De plus ce nouveau programme peine à se détacher du modèle français. On peut s’interroger sur la pertinence d’avoir gardé l’enseignement du solfège comme l’un des pôles central de l’enseignement musical, alors même que la musique en Côte d’Ivoire est issue d’une culture orale. Aussi on notera que l’étude des cultures musicales (qui constitue un autre pôle) reste centré sur l’Occident ; sur 59 leçons, prévues par le programme, 16 portent sur la musique ivoirienne, contre 28 leçons sur l’Europe. On notera que l’étude des musiques des pays voisins, donc de cultures musicales culturellement proches ne sont même pas au programme.
L’enseignement musical dans le secondaire souffre enfin d’un manque d’effectifs du corps enseignant. Par exemple, en 2001, pour les 373 492 élèves du secondaire, encadrés par 11 894 enseignants, on comptait seulement 189 professeurs d’éducation musicale. Autrement dit, sur les 203 établissements du secondaire ivoiriens seulement 117 avaient un professeur d’éducation musical, soit 57,63%[vi], lesquels n’avaient pas toujours le temps de s'occuper de l’ensemble des classes de leurs écoles.
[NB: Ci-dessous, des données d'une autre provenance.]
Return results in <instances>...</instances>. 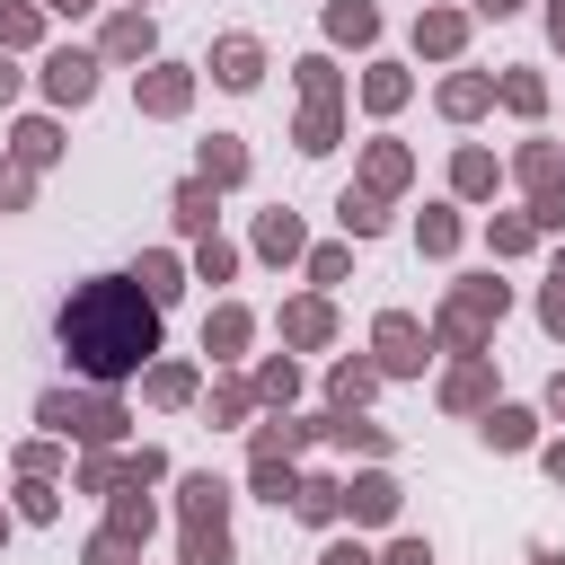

Dans l’enseignement supérieur, il existe 3 institutions dispensant un enseignement musical en Côte d’Ivoire : Les CAFOP, L’Ecole Nationale de Musique et L'université Félix-Houphouët-Boigny.
Les CAFOP (Centre d’Animation et de Formation Pédagogique) sont des établissements de formation pour instituteurs. Fondés en 1966 pour combler le déficit d’enseignants dans les premiers cycles, La musique est dispensée parmi d’autres matières artistiques, à l’ensemble des aspirants instituteurs, mais reste en proportion que peu représentée.
L’Ecole Nationale de Musique d’Abidjan, partie de l’Institut National Supérieur des Arts et de l’Action Culturelle (INSAAC)[vii], qui en collaboration avec l’Ecole Nationale Supérieure permet la formation du corps enseignant du secondaire (collège, lycée) et du CAFOP, mais qui vise aussi la formation supérieure des acteurs de la musiques de la licence au doctorat.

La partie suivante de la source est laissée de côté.